# Kids Deadpool button up shirt



## pixmedic (Apr 30, 2017)

fresh off the wife's sewing machine.  she ordered this material a while ago, but just recently decided what she wanted to do with it. this is a children's size 6 button up shirt with pocket.  
the wife has been into making kids clothes lately.  next up is some superman material she just got in. 




kids Deadpool button up shirt by pixmedic, on Flickr


----------



## Designer (Apr 30, 2017)

I really like that red lining at the neckline!


----------



## Derrel (Apr 30, 2017)

Very cool-looking shirt!


----------



## pixmedic (Apr 30, 2017)

Designer said:


> I really like that red lining at the neckline!



she was going to do red buttons to match that, but all she had was black and white left.


----------



## Derrel (Apr 30, 2017)

Red Buttons....remember him??? The famous clown.

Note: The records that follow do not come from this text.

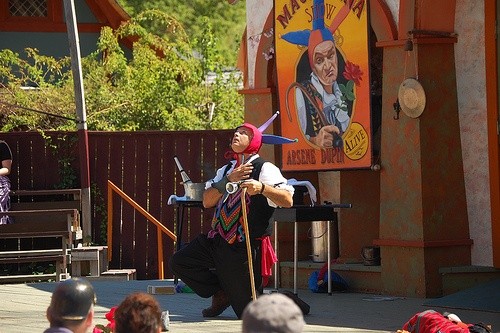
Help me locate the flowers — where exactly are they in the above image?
[330,60,363,125]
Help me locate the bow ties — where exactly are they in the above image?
[321,83,351,132]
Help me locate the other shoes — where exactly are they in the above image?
[283,290,310,314]
[203,289,230,317]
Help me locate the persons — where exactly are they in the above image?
[168,122,310,318]
[113,292,165,333]
[0,139,13,224]
[42,277,97,333]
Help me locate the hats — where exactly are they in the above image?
[231,111,298,155]
[278,1,356,85]
[398,78,426,118]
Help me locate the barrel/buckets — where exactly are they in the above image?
[180,181,207,201]
[360,246,380,266]
[306,220,338,262]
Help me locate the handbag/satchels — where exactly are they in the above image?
[308,263,348,293]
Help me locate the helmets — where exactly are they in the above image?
[49,277,97,320]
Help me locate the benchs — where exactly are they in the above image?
[0,188,82,287]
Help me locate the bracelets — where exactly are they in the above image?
[260,181,265,194]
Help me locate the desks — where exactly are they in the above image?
[172,201,334,296]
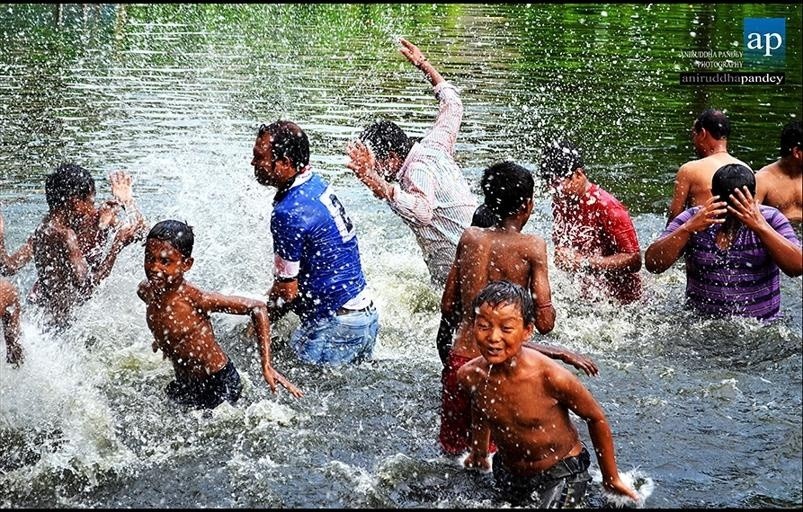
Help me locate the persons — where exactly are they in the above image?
[342,37,481,286]
[455,279,639,509]
[437,201,598,376]
[541,141,643,306]
[26,162,146,336]
[646,162,803,323]
[438,162,556,455]
[135,220,307,409]
[244,118,380,366]
[1,214,25,369]
[0,172,146,276]
[667,107,753,228]
[751,119,803,220]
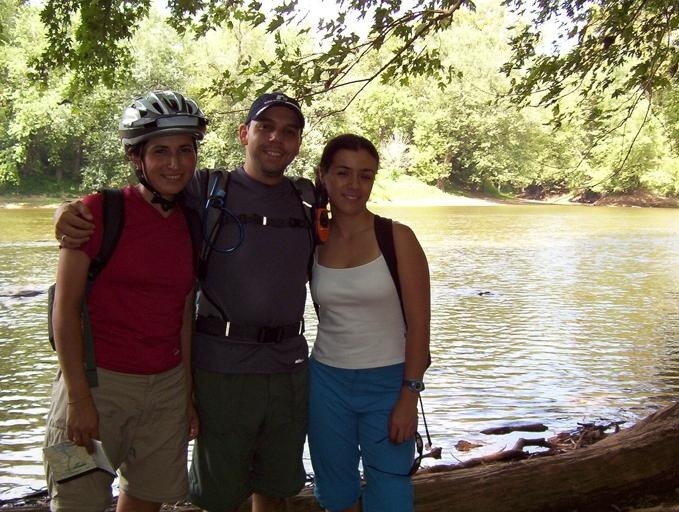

But yes, red buttons on that shirt would look super-dope!

Maybe next
time?


----------



## pixmedic (Apr 30, 2017)

Derrel said:


> Red Buttons....remember him??? The famous clown.
> 
> But yes, red buttons on that shirt would look super-dope!
> 
> ...



i thought that was red skelton? 
or am i thinking of someone else?

yea, red buttons next time.


----------



## Derrel (Apr 30, 2017)

No, there was a guy named Red Buttons as well. He had about a 60-year career.


----------



## annamaria (May 3, 2017)

Great looking shirt!!


Sent from my iPhone using Tapatalk


----------



## terri (May 4, 2017)

I say again...she's so talented.    Great job!

Is she on Etsy yet?


----------



## pixmedic (May 4, 2017)

terri said:


> I say again...she's so talented.    Great job!
> 
> Is she on Etsy yet?


Yup

Sent from my SM-G930P using Tapatalk


----------



## pixmedic (May 13, 2017)

Deadpool pillow case.








Sent from my SM-G930P using Tapatalk


----------